H5: Individuals who exhibited higher levels of engagement in daily activities during the COVID-19 period will experience better mental health.
2. Methods
2.1. Participants and study procedure
A longitudinal Internet panel survey was designed to assess the psychological impact of the COVID-19 pandemic in South Korea. This longitudinal study was conducted from May 8, 2020 (the first wave) to November 28, 2021 (the follow-up). A week was allocated for each survey to ensure maximum participation. Participants received rewards of 1,500 KRW (about 1.12 USD) for each survey. The target population was the Korean adult population aged 18 and above. Based on the gender, age, and regional distribution of the Korean population, we conducted stratified random sampling, a method of extracting samples that align with the composition proportions of the population. The participants were recruited through a research company. A total of 1,167 representative Korean participants participated in the first (May 2020), 936 in the second (July 2020), 842 in the third (September 2020), 765 in the fourth (November 2020), 704 in the fifth (December 2020), 650 in the sixth (February 2021), 603 in the seventh (April 2021) waves, and 513 in the follow-up (November 2021) data collection. The participants were aged 18 and above, could read and write in Korean, and were residents of South Korea. No other exclusion criteria were applied. Participation in the survey was voluntary; however, to encourage participation, monetary rewards were handed out for responding to each survey. The survey was conducted on an online platform. This study was approved by the local Institutional Review Board.

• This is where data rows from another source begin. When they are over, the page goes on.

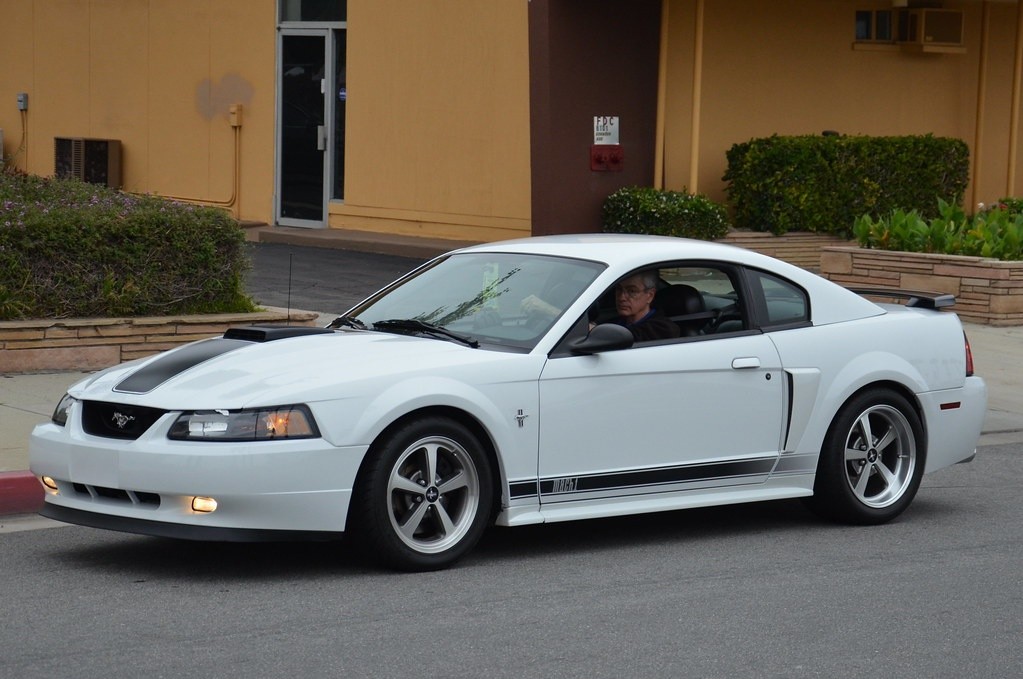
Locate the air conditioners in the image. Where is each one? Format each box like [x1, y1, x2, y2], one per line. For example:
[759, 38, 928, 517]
[900, 9, 966, 46]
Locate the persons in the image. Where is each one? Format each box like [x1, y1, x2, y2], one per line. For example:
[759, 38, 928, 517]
[520, 273, 679, 341]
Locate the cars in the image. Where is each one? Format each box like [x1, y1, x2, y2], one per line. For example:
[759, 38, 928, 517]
[26, 232, 992, 572]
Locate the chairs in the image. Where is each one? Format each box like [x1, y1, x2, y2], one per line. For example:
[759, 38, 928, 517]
[654, 284, 706, 337]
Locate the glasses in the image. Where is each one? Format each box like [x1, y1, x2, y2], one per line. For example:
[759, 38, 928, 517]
[616, 286, 648, 296]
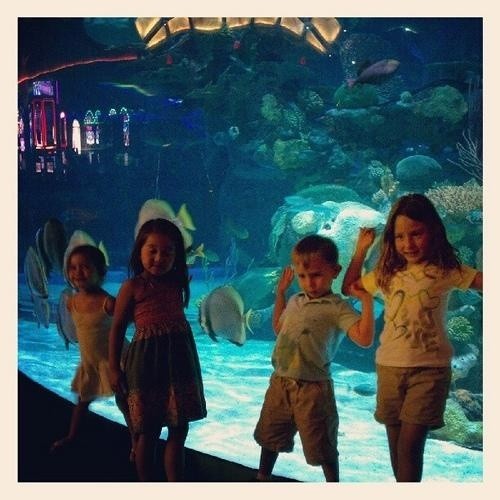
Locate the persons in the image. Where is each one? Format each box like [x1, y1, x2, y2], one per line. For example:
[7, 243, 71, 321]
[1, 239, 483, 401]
[252, 235, 374, 483]
[108, 219, 206, 482]
[342, 195, 483, 482]
[54, 244, 138, 461]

All the respondents provided informed consent.
2.2. Measures
2.2.1. COVID-19 peritraumatic distress index
The COVID-19 Peritraumatic Distress Index (CPDI) was used to assess the level of stress induced by COVID-19. It is a 24-item self-reported questionnaire designed to assess the frequency of psychological distress, including anxiety, depression, specific phobias, cognitive changes, avoidance and compulsive behavior, physical symptoms, and loss of social functioning (Qiu et al., 2020). It consists of stress, seeking for information factors (Jiménez et al., 2021). Items are rated on a 5-point Likert scale (0 = never, 1 = occasionally, 2 = sometimes, 3 = often, and 4 = most of the time), and the total score ranges from 0 to 100. The CPDI was originally developed in Chinese. Jahanshahi et al. (2020) translated the index into English, and later into Persian. The English version of the index was translated into Korean by researchers using the back-translation method (Lee and Kim, 2023). The internal consistency of the CPDI is high (Cronbach’s α = 0.93) and its content validity has been verified by the psychiatrists at the Shanghai Mental Health Center (Qiu et al., 2020).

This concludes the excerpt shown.